## What the exercise asks
Please provide the entries below again, word for word.

Entries taken from a collection:
==============================
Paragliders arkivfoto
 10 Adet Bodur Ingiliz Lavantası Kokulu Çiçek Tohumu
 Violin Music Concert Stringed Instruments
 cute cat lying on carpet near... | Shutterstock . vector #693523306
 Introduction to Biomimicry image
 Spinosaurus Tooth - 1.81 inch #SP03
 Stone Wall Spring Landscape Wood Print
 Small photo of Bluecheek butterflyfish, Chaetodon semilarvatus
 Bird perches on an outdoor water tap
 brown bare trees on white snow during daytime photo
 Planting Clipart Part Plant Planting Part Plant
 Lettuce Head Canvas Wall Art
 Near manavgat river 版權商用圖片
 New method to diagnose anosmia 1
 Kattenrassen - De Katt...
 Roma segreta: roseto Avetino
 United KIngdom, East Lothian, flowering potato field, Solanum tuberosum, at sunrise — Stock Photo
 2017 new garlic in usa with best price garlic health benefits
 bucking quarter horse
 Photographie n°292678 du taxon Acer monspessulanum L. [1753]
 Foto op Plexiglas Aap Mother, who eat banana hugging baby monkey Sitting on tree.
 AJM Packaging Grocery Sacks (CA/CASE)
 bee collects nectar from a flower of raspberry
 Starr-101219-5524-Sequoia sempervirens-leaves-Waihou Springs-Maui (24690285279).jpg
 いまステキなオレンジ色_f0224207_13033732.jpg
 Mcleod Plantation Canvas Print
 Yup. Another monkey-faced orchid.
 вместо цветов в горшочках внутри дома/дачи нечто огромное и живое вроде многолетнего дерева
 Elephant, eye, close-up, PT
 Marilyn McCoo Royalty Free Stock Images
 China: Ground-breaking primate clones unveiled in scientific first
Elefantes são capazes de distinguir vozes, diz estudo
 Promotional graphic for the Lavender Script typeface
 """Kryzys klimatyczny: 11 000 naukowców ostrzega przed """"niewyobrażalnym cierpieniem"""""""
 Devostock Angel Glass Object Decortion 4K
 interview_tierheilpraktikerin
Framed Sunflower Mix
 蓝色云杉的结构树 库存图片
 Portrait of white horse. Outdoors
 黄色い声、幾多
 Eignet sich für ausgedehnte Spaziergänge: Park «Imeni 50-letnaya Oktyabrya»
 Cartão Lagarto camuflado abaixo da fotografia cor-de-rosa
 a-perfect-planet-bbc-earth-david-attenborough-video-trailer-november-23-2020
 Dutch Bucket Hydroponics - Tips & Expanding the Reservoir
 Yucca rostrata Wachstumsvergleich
==============================
## Response
Paragliders arkivfoto
 10 Adet Bodur Ingiliz Lavantası Kokulu Çiçek Tohumu
 Violin Music Concert Stringed Instruments
 cute cat lying on carpet near... | Shutterstock . vector #693523306
 Introduction to Biomimicry image
 Spinosaurus Tooth - 1.81 inch #SP03
 Stone Wall Spring Landscape Wood Print
 Small photo of Bluecheek butterflyfish, Chaetodon semilarvatus
 Bird perches on an outdoor water tap
 brown bare trees on white snow during daytime photo
 Planting Clipart Part Plant Planting Part Plant
 Lettuce Head Canvas Wall Art
 Near manavgat river 版權商用圖片
 New method to diagnose anosmia 1
 Kattenrassen - De Katt...
 Roma segreta: roseto Avetino
 United KIngdom, East Lothian, flowering potato field, Solanum tuberosum, at sunrise — Stock Photo
 2017 new garlic in usa with best price garlic health benefits
 bucking quarter horse
 Photographie n°292678 du taxon Acer monspessulanum L. [1753]
 Foto op Plexiglas Aap Mother, who eat banana hugging baby monkey Sitting on tree.
 AJM Packaging Grocery Sacks (CA/CASE)
 bee collects nectar from a flower of raspberry
 Starr-101219-5524-Sequoia sempervirens-leaves-Waihou Springs-Maui (24690285279).jpg
 いまステキなオレンジ色_f0224207_13033732.jpg
 Mcleod Plantation Canvas Print
 Yup. Another monkey-faced orchid.
 вместо цветов в горшочках внутри дома/дачи нечто огромное и живое вроде многолетнего дерева
 Elephant, eye, close-up, PT
 Marilyn McCoo Royalty Free Stock Images
 China: Ground-breaking primate clones unveiled in scientific first
Elefantes são capazes de distinguir vozes, diz estudo
 Promotional graphic for the Lavender Script typeface
 """Kryzys klimatyczny: 11 000 naukowców ostrzega przed """"niewyobrażalnym cierpieniem"""""""
 Devostock Angel Glass Object Decortion 4K
 interview_tierheilpraktikerin
Framed Sunflower Mix
 蓝色云杉的结构树 库存图片
 Portrait of white horse. Outdoors
 黄色い声、幾多
 Eignet sich für ausgedehnte Spaziergänge: Park «Imeni 50-letnaya Oktyabrya»
 Cartão Lagarto camuflado abaixo da fotografia cor-de-rosa
 a-perfect-planet-bbc-earth-david-attenborough-video-trailer-november-23-2020
 Dutch Bucket Hydroponics - Tips & Expanding the Reservoir
 Yucca rostrata Wachstumsvergleich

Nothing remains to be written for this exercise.